The litigation in James was the result of the consolidation of two separate accident cases. In both eases the accidents occurred in the reservoirs of federal flood control projects. In both, recreational users were swept through retaining structures and either drowned or injured when the structures were opened to release water to control flooding. Id. at 599-602, 106 S.Ct. at 3118-20. There is no doubt that the injuries were caused by flood waters.2
Despite its denial, under the majority’s reading of the “management” language from James, a negligent failure to warn a motorist of a road hazard, resulting in an accident within the confines of a recreational area that is part of a flood control project, would give rise to immunity under the Flood Control Act, because such a “failure to do so [] is part of the ‘management’ of a flood control project.”

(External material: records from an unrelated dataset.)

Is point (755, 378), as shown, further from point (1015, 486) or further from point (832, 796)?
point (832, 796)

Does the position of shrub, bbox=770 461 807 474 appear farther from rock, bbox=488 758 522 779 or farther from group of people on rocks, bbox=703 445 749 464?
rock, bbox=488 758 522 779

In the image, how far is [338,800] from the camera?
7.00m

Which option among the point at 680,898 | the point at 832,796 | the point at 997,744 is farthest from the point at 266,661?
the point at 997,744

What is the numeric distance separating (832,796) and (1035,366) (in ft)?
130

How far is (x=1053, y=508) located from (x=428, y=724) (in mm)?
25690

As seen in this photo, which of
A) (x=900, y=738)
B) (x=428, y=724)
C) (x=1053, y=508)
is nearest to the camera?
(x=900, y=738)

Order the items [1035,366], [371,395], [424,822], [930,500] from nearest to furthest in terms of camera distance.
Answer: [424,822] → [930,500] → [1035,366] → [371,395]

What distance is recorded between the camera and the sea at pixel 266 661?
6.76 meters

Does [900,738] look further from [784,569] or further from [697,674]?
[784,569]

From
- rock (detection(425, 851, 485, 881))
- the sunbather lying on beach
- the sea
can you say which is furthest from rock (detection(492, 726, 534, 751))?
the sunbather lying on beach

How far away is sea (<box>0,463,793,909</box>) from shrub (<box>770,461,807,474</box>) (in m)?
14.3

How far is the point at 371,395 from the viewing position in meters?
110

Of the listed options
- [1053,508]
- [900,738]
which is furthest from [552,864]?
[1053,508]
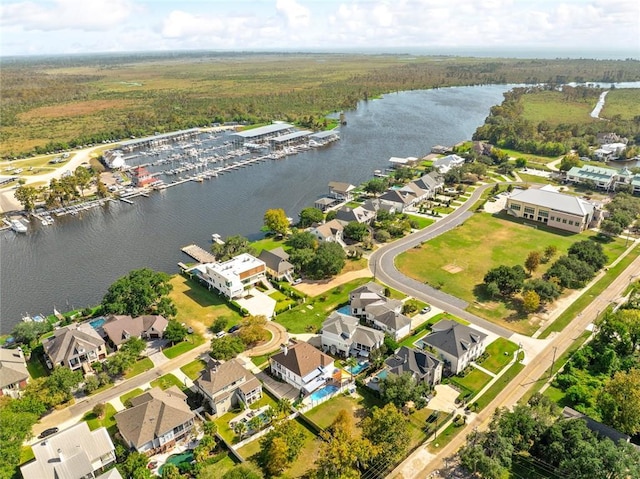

This passage from James must be construed in light of the facts of James and the plain language of § 702c. The predicate of the Court’s language was injuries plainly caused by flood waters. This threshold is simply not met in the instant case. As indicated above, the Supreme Court acknowledged that the language of § 702c is broad; it did not indicate, however, that the provision should be read as “any damage related to the management of a federal flood control project.” Accordingly, because the alleged damages in this case were not caused by flooding, I respectfully dissent.

. I realize that this point may be part and parcel of the causation analysis or vice versa. See Den-*87ham, 646 F.Supp. at 1026. I concentrate on the causation point specifically, for emphasis.

. As the majority indicates, the accident in this circuit's case, Mocklin v. Orleans Levee Dist., 877 F.2d 427 (5th Cir.1989), was the drowning of the son of the plaintiffs.